それでも筆者は疑問に思い、知り合いの小児科医に電話して意見を求めた。彼は理稀君の生還を喜びつつ、こう話してくれた。
「2歳になったばかりの子供が3日間何も食べずにいたら、普通はグダ~ッと寝転んでいるはず。仮に木陰に避難していたとしても34度の高温はかなり体力を奪います。気を失っていたとしても不思議ではない。気絶しなくても意識が朦朧としているはずです。それなのに理稀君は沢にちゃんと座っていたという。しかも自分から尾畠さんに声をかけ、言葉のやり取りをしている。小児科医の立場から言うと、信じられない奇跡です」

150人体制でも見つからなかったのに、なぜ30分で……

念のため現地の報道機関に電話して事情を聞いた。
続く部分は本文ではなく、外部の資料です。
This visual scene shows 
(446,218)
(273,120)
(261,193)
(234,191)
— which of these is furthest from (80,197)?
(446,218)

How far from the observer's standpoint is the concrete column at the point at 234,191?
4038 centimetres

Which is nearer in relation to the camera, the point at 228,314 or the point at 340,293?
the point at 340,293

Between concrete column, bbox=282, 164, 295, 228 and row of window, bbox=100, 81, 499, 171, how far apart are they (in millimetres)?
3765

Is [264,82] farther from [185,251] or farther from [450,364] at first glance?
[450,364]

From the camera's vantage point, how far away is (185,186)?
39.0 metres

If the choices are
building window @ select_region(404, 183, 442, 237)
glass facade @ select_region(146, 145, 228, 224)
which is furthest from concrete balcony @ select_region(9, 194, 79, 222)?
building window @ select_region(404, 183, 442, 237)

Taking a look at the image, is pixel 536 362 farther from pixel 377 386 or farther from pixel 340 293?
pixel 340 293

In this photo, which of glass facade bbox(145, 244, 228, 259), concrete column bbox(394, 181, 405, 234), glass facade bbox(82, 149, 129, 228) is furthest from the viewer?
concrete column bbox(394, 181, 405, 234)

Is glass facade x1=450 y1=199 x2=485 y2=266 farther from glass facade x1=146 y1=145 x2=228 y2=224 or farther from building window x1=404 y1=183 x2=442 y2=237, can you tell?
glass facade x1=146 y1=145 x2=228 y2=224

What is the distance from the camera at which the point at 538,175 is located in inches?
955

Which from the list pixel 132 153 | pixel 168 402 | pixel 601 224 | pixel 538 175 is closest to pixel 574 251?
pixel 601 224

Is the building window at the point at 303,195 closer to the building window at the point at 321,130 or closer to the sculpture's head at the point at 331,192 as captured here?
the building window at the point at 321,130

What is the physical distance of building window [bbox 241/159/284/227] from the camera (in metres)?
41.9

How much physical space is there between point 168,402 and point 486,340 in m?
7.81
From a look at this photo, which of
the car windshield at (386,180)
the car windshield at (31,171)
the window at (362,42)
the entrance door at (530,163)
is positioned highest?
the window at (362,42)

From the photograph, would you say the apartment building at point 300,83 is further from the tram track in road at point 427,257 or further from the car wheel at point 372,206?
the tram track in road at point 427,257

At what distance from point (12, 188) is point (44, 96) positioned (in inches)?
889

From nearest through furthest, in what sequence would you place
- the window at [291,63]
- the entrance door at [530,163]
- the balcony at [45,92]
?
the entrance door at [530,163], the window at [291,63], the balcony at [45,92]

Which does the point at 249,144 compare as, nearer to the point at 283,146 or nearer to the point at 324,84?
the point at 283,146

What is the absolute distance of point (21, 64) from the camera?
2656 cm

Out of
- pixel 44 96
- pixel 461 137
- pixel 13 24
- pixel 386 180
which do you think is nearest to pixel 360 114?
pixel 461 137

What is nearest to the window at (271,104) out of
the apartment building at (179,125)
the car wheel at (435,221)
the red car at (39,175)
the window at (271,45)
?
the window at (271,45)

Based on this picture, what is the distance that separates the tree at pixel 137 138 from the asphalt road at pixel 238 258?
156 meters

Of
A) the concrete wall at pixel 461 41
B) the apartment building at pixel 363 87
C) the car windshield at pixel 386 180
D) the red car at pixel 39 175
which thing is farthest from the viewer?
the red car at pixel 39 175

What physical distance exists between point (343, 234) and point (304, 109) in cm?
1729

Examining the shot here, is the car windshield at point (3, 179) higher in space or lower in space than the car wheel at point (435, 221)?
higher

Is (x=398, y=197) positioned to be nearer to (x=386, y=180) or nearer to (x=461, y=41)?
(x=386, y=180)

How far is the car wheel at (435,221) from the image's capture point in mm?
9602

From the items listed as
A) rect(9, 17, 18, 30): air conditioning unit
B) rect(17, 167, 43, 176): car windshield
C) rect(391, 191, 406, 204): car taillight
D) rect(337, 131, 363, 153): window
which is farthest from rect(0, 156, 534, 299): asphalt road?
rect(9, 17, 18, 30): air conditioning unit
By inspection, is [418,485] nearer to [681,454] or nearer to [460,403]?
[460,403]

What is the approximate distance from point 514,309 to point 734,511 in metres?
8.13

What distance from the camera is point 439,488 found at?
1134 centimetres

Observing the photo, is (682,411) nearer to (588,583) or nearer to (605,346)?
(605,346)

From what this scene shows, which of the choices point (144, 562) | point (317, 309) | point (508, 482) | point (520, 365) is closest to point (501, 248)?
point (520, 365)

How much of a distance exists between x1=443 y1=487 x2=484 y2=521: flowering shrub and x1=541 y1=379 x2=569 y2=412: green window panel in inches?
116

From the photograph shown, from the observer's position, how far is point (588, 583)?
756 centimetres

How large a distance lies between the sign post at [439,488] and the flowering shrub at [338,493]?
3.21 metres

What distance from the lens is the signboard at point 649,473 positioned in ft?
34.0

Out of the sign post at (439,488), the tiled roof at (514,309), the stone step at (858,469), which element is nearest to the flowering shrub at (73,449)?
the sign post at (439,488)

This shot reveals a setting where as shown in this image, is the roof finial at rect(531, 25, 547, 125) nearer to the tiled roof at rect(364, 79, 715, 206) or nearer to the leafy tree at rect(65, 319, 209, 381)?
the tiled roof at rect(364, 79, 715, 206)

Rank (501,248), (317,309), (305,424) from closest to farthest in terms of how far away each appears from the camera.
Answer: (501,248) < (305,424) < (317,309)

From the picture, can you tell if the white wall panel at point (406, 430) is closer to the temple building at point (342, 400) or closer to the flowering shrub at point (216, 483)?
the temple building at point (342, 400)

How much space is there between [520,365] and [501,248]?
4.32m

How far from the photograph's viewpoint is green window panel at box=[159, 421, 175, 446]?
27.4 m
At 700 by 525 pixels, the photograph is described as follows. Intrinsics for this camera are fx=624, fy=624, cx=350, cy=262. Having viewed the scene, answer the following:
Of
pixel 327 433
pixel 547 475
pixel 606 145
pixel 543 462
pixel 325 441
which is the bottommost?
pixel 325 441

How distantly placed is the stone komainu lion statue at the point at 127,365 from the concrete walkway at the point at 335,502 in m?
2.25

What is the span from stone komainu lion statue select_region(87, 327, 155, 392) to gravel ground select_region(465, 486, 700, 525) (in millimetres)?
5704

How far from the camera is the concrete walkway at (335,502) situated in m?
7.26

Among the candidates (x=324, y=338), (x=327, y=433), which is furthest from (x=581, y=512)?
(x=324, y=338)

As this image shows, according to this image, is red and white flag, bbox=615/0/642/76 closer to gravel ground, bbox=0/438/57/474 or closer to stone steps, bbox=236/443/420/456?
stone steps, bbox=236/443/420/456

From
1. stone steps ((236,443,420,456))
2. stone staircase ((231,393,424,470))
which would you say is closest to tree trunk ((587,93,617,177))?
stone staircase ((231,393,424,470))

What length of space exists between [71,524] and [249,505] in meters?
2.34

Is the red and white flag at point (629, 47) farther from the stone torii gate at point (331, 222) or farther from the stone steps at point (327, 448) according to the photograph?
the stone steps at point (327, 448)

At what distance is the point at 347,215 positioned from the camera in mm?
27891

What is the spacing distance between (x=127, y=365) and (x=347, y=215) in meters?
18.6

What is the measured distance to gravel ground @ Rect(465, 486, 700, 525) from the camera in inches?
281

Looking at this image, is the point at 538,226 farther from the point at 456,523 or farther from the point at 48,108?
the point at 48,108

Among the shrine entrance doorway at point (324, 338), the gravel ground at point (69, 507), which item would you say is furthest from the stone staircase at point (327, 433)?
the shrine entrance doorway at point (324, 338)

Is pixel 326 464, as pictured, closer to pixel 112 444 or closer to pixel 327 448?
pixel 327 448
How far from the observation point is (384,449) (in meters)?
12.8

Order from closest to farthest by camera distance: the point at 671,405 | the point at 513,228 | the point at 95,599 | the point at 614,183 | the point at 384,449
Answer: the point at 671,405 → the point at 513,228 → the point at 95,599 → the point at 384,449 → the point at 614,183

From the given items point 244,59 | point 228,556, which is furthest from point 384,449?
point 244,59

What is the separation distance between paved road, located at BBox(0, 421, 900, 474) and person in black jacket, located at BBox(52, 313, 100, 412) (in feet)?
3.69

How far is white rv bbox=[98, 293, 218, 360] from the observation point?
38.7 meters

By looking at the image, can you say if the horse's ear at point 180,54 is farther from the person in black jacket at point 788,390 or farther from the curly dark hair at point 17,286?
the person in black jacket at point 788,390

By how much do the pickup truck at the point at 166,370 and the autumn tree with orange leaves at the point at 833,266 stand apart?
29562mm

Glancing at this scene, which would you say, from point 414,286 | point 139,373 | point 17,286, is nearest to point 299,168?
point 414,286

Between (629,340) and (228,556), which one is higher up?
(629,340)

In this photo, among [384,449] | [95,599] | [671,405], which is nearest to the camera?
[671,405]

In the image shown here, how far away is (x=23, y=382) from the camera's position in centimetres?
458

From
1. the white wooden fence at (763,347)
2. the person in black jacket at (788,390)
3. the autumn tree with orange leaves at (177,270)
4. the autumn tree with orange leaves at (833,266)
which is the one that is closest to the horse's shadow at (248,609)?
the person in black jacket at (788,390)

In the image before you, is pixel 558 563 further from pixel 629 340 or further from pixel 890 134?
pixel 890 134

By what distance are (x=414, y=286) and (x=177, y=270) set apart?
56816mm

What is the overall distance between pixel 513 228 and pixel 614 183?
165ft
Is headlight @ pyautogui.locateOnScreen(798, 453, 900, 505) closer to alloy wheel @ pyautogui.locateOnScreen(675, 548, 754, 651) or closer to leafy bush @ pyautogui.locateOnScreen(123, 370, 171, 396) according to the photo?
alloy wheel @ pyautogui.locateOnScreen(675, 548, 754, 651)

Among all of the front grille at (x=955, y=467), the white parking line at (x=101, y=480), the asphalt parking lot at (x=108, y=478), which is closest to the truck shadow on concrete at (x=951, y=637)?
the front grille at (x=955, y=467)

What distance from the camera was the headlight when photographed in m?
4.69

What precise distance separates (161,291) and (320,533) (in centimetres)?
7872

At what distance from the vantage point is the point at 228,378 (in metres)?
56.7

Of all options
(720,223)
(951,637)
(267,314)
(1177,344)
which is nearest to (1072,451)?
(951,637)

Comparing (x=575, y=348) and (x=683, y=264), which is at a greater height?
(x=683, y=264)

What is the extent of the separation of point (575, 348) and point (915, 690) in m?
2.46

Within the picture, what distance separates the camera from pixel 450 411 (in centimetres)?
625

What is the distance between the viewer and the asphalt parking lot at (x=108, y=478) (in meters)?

あるメディアのA氏という責任者が電話に出て、今回の失踪から捜索までを丁寧に説明してくれた。

話が終わるころ、筆者が、
「よく3日間も体力が持ちましたね」
と疑問を口にすると、A氏は、
「不思議に思うでしょ。実はこちらでも『変だなぁ』という声が上がってるんです」
と明かしてくれた。
「何が変なんです?」
「捜索は150人体制。当然、理稀君が見つかった沢のあたりも探し回り、発見されなかった。なのに尾畠さんはわずか30分探しただけで見つけた。それもわざわざ事前に曾祖父宅を訪ねて『見つけたら、必ず直接手渡ししますから』と予告めいた発言までしている。こんな離れ業がなぜ、できたのか。本当にわけが分からない」

A氏はさらに続けた。
「尾畠さんが理稀君を見つけ両親に届けたあと、うちの記者などのメディアが尾畠さんを囲み取材したんです。その際、報道陣から『いつこちらにいらしたんですか?』との質問が出た。尾畠さんは一旦『昨日』と言い、すぐに『今朝』と訂正したそうです」

何者かが誘拐し、面倒をみた?

そうしたことから現地では、何者かが理稀君を誘拐し、体力が落ちないよう面倒をみたのちに尾畠さんが現れたのではないかとの説を口にする記者もいたそうだ。もちろん冗談半分のお見立て。というより、あまりに理解不可能な奇跡が起きたため、こうした説が浮上したのだろう。

事件から4年半ほど経過したが、筆者にとってこの事件はいまだに不思議で不可解だ。

とはいえ尾畠さんの偉業を否定するつもりは毛頭ない。尾畠さんは1938年10月生まれの83歳。いまも災害ボランティアとして尽力し、国民から尊敬されている。